Think of an apple falling from a height. It falls at a fixed acceleration on earth, a number calculated to be close to $9.81\ \text{m/s}^2$. We call this number $g$, and anyone who has ever read a physics textbook would know this. If you don't, I just told you. 😃
A feather and a ball fall at the same rate inside a vacuum chamber. There's a very famous video of this: watch it here.
Imagine being taught in physics: g is the acceleration of the apple.
Not about earth. Not about its radius, shape, or composition, and not about the physics that makes 9.81 the number it is: $GM/R^2$, for those who know.
Just: g = apple acceleration. Plane falling from the sky? Apple rate. Meteor crashing? Apple rate. 🍎
It sounds absurd. Because it is!
(Those who do not like science or physics may stop reading now. You probably will not like what comes next.)
So imagine my frustration when I learn (not in a classroom, but on my own) about dark energy, the Hubble sphere, and the horizon beyond which nothing in the universe can ever reach us. Beyond a certain distance, galaxies are receding faster than light can cross the space between us. Any galaxy beyond that horizon is gone. Not far. Just gone.
Dark energy is causing our universe to expand at an accelerating rate, and this acceleration keeps growing. We are permanently isolated from most of the universe because we have no way of seeing what it contains. Its light, or more precisely, any information about it, will never reach us. And because the acceleration is growing, more and more galaxies are crossing out of our sphere of visibility every day.
Read that again. Any information about it will never reach us.
This is exactly it.
The speed at which information travels in the universe: the speed of causality,
is $3 \times 10^8$ m/s.
$c$ is the boundary beyond which nothing can travel faster.
Photons are massless, so they travel at exactly this speed. Neutrinos, nearly massless, travel fractionally slower.
$c$ appears in Maxwell's equations: the equations governing electricity and magnetism. Those equations only make sense if this number stays fixed.
If $c$ changed, the equations that govern our universe would fall apart. The structure of atoms, the behaviour of light, the fabric of spacetime itself: none of it holds without a fixed $c$. We would be left with a Marvel universe, with planets like Titan.
RIP, Thanos.
The Michelson-Morley experiment of 1887 set out to detect the aether: the medium scientists believed light must travel through, the way sound travels through air. Instead, they found nothing. Light travelled at the same speed regardless of direction, regardless of Earth's motion. Just a fixed, unchanging $c$. It was Einstein who, in 1905, accepted this instead of explaining it away. It probably went something like:
"Cool, $c$ is the speed of causality in our universe. Light travels at this speed because photons are massless. Now let's move on and do more groundbreaking shit."

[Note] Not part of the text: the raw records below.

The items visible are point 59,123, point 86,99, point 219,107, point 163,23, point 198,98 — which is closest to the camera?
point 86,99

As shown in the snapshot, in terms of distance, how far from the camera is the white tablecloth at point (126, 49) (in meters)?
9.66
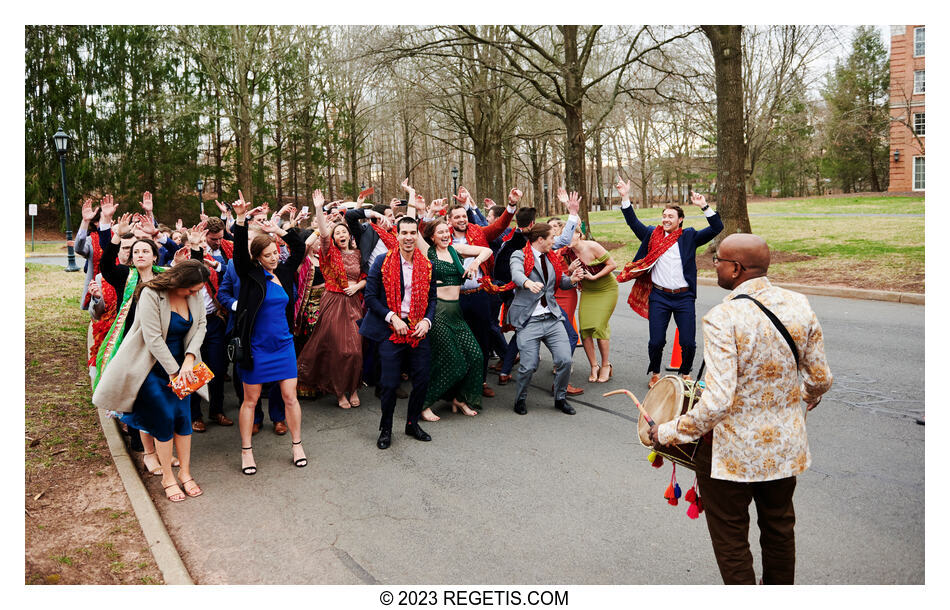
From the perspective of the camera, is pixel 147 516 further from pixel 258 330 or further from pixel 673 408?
pixel 673 408

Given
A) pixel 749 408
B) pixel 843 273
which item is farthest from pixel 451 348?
pixel 843 273

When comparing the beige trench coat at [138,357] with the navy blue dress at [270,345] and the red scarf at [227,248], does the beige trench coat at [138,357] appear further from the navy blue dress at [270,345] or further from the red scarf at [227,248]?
the red scarf at [227,248]

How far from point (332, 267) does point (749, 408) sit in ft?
15.4

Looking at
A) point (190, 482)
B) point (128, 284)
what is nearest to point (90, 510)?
point (190, 482)

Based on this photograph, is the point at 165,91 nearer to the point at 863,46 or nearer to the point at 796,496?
the point at 863,46

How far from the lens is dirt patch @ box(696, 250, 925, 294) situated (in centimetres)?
1255

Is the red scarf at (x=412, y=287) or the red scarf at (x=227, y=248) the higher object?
the red scarf at (x=227, y=248)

$c$ is a fundamental property of spacetime, and it happens to be $3 \times 10^8$ m/s. Photons are the passengers that travel at this speed.
Case in point: LIGO. September 14, 2015. Gravitational waves from a black hole collision. Ripples in spacetime itself, detected during a test run of our interferometer, changing history and physics. No electromagnetic radiation. No photons. Just ripples in space, travelling at the speed of causality, $c$.
To me, it feels strange to say those ripples travel at the speed of light. They have nothing to do with light.
And that's the problem. Calling $c$ the speed of light is a historical accident. We discovered it through light, so we named it after light. Like discovering gravity by dropping an apple and calling it the apple constant. (But wait.. We didn't do that! We don't call it the apple constant! Logic won somewhere.)
$c$ is the exchange rate between space and time: how fast time ticks relative to how fast you move through space. It appears in Maxwell's equations, in $E = mc^2$, in gravitational waves, in the Hubble sphere, everywhere. Not because everything is secretly about light, but because everything is about spacetime geometry, and $c$ is the fundamental constant of that geometry. Light just happens to be massless, so it travels at $c$. Passenger. Not the point!
If we taught it honestly, it would go:
- Spacetime has a speed limit.
- Call it $c$.
- Anything massless travels at exactly $c$.
- Light is massless → therefore light travels at $c$.
- We discovered $c$ through light, so we called it "the speed of light".
- OOPS. BAD LABEL. 😐
One of the biggest pedagogical failures in how physics is taught: we start with light, derive everything else, and leave generations of students thinking relativity is about light, rather than about the geometry of the universe.
In my humblest of opinions:
We don't call $g$ the apple constant.
We shouldn't call $c$ the speed of light.